There wouldn’t be a 50lb halibut within 50 miles of shore from Anchorage to Ketchikan if there wasn’t stringent restrictions on the commercial sport fishing fleet separate from people in personal craft. Regulations include guided fishermen have a one over/one under size limit, a very low season limit, and it’s closed to commercial use twice a week. None of those regulations apply to people in a person craft. Resident or not. While guided rules apply to both resident and non resident fishermen.The guides embrace the rules because they know the fishery wouldn’t last if that massive fleet was given a free for all. And judging by how many new operations are popping up each year with $250,000 boats and a winter home in Hawaii, they’re doing just fine.
Touching one a couple other points people made:
I remember very well numerous unnamed perch lakes getting blown up and fished out in the late 90s and early 2000s. Not a guide to be seen and no social media. And still within weeks the place was covered in vehicles from Wisconsin and Minnesota.

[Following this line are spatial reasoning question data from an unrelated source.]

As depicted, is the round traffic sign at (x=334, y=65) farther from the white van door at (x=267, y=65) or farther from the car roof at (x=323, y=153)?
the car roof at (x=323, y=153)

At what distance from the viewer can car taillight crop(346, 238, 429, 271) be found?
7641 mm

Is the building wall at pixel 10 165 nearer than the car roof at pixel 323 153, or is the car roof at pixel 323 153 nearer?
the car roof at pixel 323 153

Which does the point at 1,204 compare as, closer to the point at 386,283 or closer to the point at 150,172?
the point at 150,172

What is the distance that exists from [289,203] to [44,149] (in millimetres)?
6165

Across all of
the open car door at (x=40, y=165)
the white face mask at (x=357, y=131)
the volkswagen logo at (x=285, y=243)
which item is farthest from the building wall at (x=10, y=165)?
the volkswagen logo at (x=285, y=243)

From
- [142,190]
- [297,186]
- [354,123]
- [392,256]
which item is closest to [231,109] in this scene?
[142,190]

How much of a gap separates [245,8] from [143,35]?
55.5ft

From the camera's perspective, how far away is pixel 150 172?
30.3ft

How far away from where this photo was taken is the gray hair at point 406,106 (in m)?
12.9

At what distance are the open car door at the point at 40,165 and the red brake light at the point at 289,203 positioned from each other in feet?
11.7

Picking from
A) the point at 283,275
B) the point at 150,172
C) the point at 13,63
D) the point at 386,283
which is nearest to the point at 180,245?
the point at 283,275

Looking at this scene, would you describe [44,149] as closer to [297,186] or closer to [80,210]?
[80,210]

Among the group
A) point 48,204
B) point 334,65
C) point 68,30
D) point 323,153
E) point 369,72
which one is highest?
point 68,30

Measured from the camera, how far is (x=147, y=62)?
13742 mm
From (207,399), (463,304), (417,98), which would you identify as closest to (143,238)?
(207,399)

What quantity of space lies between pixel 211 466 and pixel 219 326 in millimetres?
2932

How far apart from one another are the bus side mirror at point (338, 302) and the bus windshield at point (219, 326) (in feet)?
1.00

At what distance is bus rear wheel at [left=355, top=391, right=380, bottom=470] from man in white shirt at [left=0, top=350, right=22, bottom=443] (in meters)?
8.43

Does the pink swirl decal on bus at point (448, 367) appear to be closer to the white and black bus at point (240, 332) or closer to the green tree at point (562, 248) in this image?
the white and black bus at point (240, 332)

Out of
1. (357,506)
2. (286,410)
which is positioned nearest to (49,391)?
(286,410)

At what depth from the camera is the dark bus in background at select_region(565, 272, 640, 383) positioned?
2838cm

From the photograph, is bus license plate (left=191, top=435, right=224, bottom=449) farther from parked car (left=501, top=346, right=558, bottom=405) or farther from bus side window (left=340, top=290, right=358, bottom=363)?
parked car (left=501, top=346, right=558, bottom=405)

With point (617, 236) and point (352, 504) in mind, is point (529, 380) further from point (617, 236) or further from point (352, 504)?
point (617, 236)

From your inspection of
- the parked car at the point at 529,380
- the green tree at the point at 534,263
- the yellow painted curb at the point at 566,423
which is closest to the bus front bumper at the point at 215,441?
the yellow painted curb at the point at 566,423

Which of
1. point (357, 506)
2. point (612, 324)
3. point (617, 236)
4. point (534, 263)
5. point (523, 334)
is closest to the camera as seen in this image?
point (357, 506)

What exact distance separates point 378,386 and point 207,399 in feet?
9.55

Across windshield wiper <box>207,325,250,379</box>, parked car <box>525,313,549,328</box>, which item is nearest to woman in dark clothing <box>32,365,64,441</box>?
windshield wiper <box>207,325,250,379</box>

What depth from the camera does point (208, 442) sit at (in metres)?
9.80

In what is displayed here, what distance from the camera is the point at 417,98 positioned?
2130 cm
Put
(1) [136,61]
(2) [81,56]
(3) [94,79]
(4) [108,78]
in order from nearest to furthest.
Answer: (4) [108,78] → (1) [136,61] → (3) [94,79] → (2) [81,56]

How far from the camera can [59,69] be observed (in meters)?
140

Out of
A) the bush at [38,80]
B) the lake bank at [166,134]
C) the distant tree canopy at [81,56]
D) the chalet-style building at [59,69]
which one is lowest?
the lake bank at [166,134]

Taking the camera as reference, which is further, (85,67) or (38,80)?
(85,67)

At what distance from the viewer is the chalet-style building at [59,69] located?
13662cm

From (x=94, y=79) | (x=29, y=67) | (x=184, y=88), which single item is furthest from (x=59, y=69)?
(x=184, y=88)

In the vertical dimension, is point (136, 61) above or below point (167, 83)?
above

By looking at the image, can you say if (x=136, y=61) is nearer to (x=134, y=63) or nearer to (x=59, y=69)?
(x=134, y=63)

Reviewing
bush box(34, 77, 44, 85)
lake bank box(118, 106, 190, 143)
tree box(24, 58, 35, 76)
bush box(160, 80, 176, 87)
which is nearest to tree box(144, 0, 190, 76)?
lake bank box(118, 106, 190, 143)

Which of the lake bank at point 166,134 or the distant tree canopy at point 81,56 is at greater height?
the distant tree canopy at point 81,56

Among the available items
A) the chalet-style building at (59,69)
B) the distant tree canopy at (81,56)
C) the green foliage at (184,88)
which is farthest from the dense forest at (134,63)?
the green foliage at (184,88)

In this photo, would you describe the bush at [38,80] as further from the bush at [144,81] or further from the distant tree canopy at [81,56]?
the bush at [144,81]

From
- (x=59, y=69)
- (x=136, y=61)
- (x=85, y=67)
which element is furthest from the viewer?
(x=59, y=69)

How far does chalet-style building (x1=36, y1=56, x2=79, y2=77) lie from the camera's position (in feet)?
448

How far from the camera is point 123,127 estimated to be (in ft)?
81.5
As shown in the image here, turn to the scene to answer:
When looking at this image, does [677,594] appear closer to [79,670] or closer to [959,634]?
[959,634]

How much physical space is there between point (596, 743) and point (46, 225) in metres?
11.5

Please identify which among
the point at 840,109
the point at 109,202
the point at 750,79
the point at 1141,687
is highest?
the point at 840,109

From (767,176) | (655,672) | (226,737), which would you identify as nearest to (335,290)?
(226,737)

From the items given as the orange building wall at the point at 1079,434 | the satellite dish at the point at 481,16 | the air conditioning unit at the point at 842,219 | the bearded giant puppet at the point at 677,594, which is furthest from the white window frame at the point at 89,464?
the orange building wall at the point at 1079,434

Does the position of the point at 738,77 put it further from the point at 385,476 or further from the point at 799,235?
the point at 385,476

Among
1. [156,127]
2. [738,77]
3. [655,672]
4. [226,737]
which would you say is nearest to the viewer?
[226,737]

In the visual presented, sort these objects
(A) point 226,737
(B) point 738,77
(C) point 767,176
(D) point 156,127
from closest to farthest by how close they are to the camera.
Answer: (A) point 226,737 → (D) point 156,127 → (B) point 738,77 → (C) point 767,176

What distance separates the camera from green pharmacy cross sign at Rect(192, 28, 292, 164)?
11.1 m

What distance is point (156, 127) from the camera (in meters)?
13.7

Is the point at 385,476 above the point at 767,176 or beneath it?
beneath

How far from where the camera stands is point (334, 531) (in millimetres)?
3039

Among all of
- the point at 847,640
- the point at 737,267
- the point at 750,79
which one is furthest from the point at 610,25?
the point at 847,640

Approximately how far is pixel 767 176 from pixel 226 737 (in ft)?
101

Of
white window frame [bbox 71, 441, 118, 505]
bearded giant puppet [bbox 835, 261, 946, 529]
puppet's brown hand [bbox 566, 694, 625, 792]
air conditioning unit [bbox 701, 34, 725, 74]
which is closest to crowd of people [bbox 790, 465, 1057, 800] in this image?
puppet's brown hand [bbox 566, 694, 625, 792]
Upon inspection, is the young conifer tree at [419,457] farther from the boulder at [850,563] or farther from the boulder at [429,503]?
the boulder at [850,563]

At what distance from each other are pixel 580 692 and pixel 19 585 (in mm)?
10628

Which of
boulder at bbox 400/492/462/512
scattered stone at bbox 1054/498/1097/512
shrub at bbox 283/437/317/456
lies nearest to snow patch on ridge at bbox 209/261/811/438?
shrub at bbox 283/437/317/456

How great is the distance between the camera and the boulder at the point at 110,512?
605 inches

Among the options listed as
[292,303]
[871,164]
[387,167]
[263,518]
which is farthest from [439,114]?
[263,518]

For a lake to be managed by the state it just needs public access. That is a simple as having a road/section line running into the lake or the water to be within the public ROW. So just a lake next to a gravel road has public access and can be managed as such. The G&F does summer and winter water quality monitoring at almost every public water body that has historically held fish (it was my job ~15 years ago). They are not going to stock a lake that dies every year. With the cyclical drough conditions over the last few years and the massive nitrogen run off associated with our current agriculture practices, I doubt many of these small lakes have maintained a steady enough dissolved oxygen level year over year to hold fish recently. Big snow years like it sounds like is happening this year sure don’t help either.